Relu with leaky derivative

nthn_clmnt · December 22, 2018, 2:14pm

My understanding is that for classification tasks there is the intuition that:
(1) relu activation functions encourage sparsity, which is good (for generalization?) but that
(2) a leaky relu solves the gradient saturation problem, which relu has, at the cost of sparsity.

Is it possible, in PyTorch, to write an activation function which on the forward pass behaves like relu but which has a small positive derivative for x < 0? In other words its forward pass is relu but its backward pass is like that of a leaky relu with some specified leak rate. Of course this breaks the FTC, but that (probably?) doesn’t matter and you would have sparsity + non-saturating gradients if it worked.

I’m relatively new to deep learning, so sorry if this has already been tried. I also don’t have the experience to know if tuning activation functions leads to significant performance gains.

tom · December 23, 2018, 8:14pm

For ad-hoc experimentation with backward not quite equal to forward, the pattern

y = x_backward + (x_forward - x_backward).detach()
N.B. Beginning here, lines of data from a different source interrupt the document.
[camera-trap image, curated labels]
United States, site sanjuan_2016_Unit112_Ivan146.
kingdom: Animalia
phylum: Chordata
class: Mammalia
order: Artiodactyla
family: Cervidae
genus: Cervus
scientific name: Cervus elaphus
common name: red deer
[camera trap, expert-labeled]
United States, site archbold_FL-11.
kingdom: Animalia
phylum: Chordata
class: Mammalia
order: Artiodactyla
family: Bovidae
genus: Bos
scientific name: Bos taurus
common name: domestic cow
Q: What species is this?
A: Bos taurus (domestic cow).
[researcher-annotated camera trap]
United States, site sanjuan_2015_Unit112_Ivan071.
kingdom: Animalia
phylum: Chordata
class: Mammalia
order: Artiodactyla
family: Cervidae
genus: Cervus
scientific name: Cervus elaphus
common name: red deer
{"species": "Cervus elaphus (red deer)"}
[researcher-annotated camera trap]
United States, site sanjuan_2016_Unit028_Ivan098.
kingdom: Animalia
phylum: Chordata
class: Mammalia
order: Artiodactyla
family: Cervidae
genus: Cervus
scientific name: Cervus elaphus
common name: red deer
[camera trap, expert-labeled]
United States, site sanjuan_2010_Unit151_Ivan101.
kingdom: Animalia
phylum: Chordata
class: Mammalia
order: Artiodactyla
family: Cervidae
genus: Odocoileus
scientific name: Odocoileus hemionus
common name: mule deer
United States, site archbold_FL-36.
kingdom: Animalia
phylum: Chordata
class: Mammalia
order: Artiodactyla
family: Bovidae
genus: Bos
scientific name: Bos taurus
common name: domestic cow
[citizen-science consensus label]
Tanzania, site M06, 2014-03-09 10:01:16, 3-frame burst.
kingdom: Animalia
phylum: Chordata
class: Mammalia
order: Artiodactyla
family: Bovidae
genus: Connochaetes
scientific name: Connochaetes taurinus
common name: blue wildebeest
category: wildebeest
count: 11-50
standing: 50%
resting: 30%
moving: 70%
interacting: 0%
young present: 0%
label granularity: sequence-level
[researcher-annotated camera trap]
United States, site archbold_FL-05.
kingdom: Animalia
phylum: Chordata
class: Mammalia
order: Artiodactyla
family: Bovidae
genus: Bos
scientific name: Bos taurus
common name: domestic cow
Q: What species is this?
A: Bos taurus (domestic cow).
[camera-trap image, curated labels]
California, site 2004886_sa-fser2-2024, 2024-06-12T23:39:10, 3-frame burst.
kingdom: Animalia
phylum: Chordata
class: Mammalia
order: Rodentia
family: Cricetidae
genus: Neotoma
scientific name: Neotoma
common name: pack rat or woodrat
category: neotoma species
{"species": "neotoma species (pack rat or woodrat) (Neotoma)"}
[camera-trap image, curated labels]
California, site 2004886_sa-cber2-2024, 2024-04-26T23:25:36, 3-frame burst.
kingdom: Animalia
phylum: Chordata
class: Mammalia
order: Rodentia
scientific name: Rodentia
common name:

works quite well. It get’s you x_forward in the forward, but the derivative will act as if you had x_backward. Stay clear of NaN (and infinity - infinity which is NaN). It’s a tad more expensive than a custom autograd.Function, probably.

Best regards

Thomas

raaj043 · September 27, 2019, 10:22am

Hi Tom,
Thats great idea! What I was looking for.
Could you please let me know how to use it? I am little confused with x_backward? should this used after the loss.backward()?
please help!

ptrblck · September 28, 2019, 8:11am

x_backward would correspond to the activation in your forward method, which should be used during the backward pass. In this example, you could define x_backward as the LeakyReLU output and x_forward as the ReLU output.

nthn_clmnt · September 28, 2019, 1:27pm

This should work for what you want, all wrapped up as the activation function ‘non_sat_relu’. The backward leak is set to 0.1, but it could of course be whatever you want.

import torch

class NSReLU(torch.autograd.Function):
    @staticmethod
    def forward(self,x):
        self.neg = x < 0
        return x.clamp(min=0.0)
    @staticmethod
    def backward(self,grad_output):
        grad_input = grad_output.clone()
        grad_input[self.neg] *= 0.1
        return grad_input

def non_sat_relu(x):
    return NSReLU.apply(x)

ecdrid · September 30, 2019, 7:19am

@nthn_clmnt Just curious, when using @staticmethod, why are we passing self?
Plus we can also implement this via inheriting nn.Module as well, right?
Thanks!

raaj043 · September 30, 2019, 8:40am

Thank you! Its helpful

raaj043 · September 30, 2019, 8:42am

Thank you for the detailed explanation and code. Much obliged

nthn_clmnt · October 1, 2019, 12:30am

I am following this:
https://pytorch.org/docs/master/notes/extending.html
and this:
https://pytorch.org/docs/master/autograd.html#torch.autograd.Function.forward

I guess the secret first argument ctx of forward and backward is not a class instance but something called context. I think you forced me to learn something about Python, so thank you So though my code runs fine, it is suggestive of the wrong thing to call that argument self.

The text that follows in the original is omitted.